A human rights action filed by Global Action on Gun Violence in November 2023 makes that argument in the Inter-American Commission on Human Rights.  The “Lawsuit for Survival,” brought on behalf of Manny and Patricia Oliver and their son, Joaquin, who was killed in the Parkland high school massacre, argues that Joaquin’s human right to live was violated due to weak gun laws that allowed a troubled 19-year-old to obtain an AR-15 style rifle.

The gun massacres in Lewiston or Parkland would not happen in most of the world because other governments do not tolerate the repeated slaughter of their people in gun massacres. Pressure from outside the U.S. as well as within is needed to change the grim reality.

While gun violence has hit record levels, most of the steps Congress has taken over the past 20 years have loosened regulation and accountability. Congress let the assault weapon ban lapse. It created special protections from lawsuits for the gun industry that no one else has. It created unique exceptions to the Freedom of Information Act to shield gun data. The Supreme Court, through a series of bizarre and terrible decisions, has made it easy to acquire guns and carry them virtually everywhere.

# [Requests]
- A) According to the gun violence passage, why would massacres like those in Lewiston or Parkland not happen in most of the world? Answer in one to three sentences.
- B) Write the next part of the gun violence passage, picking up after its final sentence.
The lines after this point are unrelated to the gun violence passage.

# [Material provided]
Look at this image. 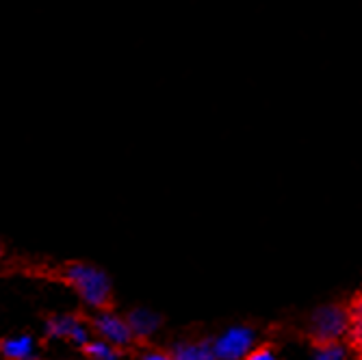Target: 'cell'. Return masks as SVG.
Returning a JSON list of instances; mask_svg holds the SVG:
<instances>
[{"instance_id": "6da1fadb", "label": "cell", "mask_w": 362, "mask_h": 360, "mask_svg": "<svg viewBox=\"0 0 362 360\" xmlns=\"http://www.w3.org/2000/svg\"><path fill=\"white\" fill-rule=\"evenodd\" d=\"M63 280L93 308L105 310L111 304V282L103 269L87 263H72L63 269Z\"/></svg>"}, {"instance_id": "7a4b0ae2", "label": "cell", "mask_w": 362, "mask_h": 360, "mask_svg": "<svg viewBox=\"0 0 362 360\" xmlns=\"http://www.w3.org/2000/svg\"><path fill=\"white\" fill-rule=\"evenodd\" d=\"M349 332V313L343 304L319 306L308 321V337L315 345L341 343Z\"/></svg>"}, {"instance_id": "3957f363", "label": "cell", "mask_w": 362, "mask_h": 360, "mask_svg": "<svg viewBox=\"0 0 362 360\" xmlns=\"http://www.w3.org/2000/svg\"><path fill=\"white\" fill-rule=\"evenodd\" d=\"M256 335L247 325H235L228 328L221 337L213 341L217 360H245L256 347Z\"/></svg>"}, {"instance_id": "277c9868", "label": "cell", "mask_w": 362, "mask_h": 360, "mask_svg": "<svg viewBox=\"0 0 362 360\" xmlns=\"http://www.w3.org/2000/svg\"><path fill=\"white\" fill-rule=\"evenodd\" d=\"M93 330L113 347H126V345H130L135 341V335H133V330H130L128 321L122 319L115 313L103 310L100 315H95Z\"/></svg>"}, {"instance_id": "5b68a950", "label": "cell", "mask_w": 362, "mask_h": 360, "mask_svg": "<svg viewBox=\"0 0 362 360\" xmlns=\"http://www.w3.org/2000/svg\"><path fill=\"white\" fill-rule=\"evenodd\" d=\"M46 332H48V337L72 341V343H76L81 347H85L91 341L89 328H87V325L78 317H74V315H57V317H50L46 321Z\"/></svg>"}, {"instance_id": "8992f818", "label": "cell", "mask_w": 362, "mask_h": 360, "mask_svg": "<svg viewBox=\"0 0 362 360\" xmlns=\"http://www.w3.org/2000/svg\"><path fill=\"white\" fill-rule=\"evenodd\" d=\"M172 356H174V360H217L213 341H209V339L178 343L174 347Z\"/></svg>"}, {"instance_id": "52a82bcc", "label": "cell", "mask_w": 362, "mask_h": 360, "mask_svg": "<svg viewBox=\"0 0 362 360\" xmlns=\"http://www.w3.org/2000/svg\"><path fill=\"white\" fill-rule=\"evenodd\" d=\"M128 325L130 330H133L135 339H150L160 325V317L152 310H146V308H137L128 315Z\"/></svg>"}, {"instance_id": "ba28073f", "label": "cell", "mask_w": 362, "mask_h": 360, "mask_svg": "<svg viewBox=\"0 0 362 360\" xmlns=\"http://www.w3.org/2000/svg\"><path fill=\"white\" fill-rule=\"evenodd\" d=\"M0 352L7 360H33L35 356V341L33 337H16L0 343Z\"/></svg>"}, {"instance_id": "9c48e42d", "label": "cell", "mask_w": 362, "mask_h": 360, "mask_svg": "<svg viewBox=\"0 0 362 360\" xmlns=\"http://www.w3.org/2000/svg\"><path fill=\"white\" fill-rule=\"evenodd\" d=\"M347 313H349L347 339L354 349L362 352V293H358V296L347 304Z\"/></svg>"}, {"instance_id": "30bf717a", "label": "cell", "mask_w": 362, "mask_h": 360, "mask_svg": "<svg viewBox=\"0 0 362 360\" xmlns=\"http://www.w3.org/2000/svg\"><path fill=\"white\" fill-rule=\"evenodd\" d=\"M83 349L91 360H119L122 358L119 347H113L107 341H89Z\"/></svg>"}, {"instance_id": "8fae6325", "label": "cell", "mask_w": 362, "mask_h": 360, "mask_svg": "<svg viewBox=\"0 0 362 360\" xmlns=\"http://www.w3.org/2000/svg\"><path fill=\"white\" fill-rule=\"evenodd\" d=\"M313 360H349V347L341 343H325V345H315Z\"/></svg>"}, {"instance_id": "7c38bea8", "label": "cell", "mask_w": 362, "mask_h": 360, "mask_svg": "<svg viewBox=\"0 0 362 360\" xmlns=\"http://www.w3.org/2000/svg\"><path fill=\"white\" fill-rule=\"evenodd\" d=\"M245 360H280L272 347H256Z\"/></svg>"}, {"instance_id": "4fadbf2b", "label": "cell", "mask_w": 362, "mask_h": 360, "mask_svg": "<svg viewBox=\"0 0 362 360\" xmlns=\"http://www.w3.org/2000/svg\"><path fill=\"white\" fill-rule=\"evenodd\" d=\"M144 360H174L172 354H165V352H148L144 356Z\"/></svg>"}, {"instance_id": "5bb4252c", "label": "cell", "mask_w": 362, "mask_h": 360, "mask_svg": "<svg viewBox=\"0 0 362 360\" xmlns=\"http://www.w3.org/2000/svg\"><path fill=\"white\" fill-rule=\"evenodd\" d=\"M0 254H3V243H0Z\"/></svg>"}]
</instances>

# [Solved tasks]
- A) Such massacres would not happen in most of the world because other governments do not tolerate the repeated slaughter of their people in gun massacres.

- B)
As lawmakers in Washington return to work this year, they must honor the Lewiston families with action. The GOSAFE bill sponsored by  Sen. Angus King is a positive step toward reducing mass shootings. Sen. Susan Collins must join in this fight. The gun violence epidemic in the United States will only get worse until our elected officials recognize that their most basic obligation is to protect our right to live and not be shot.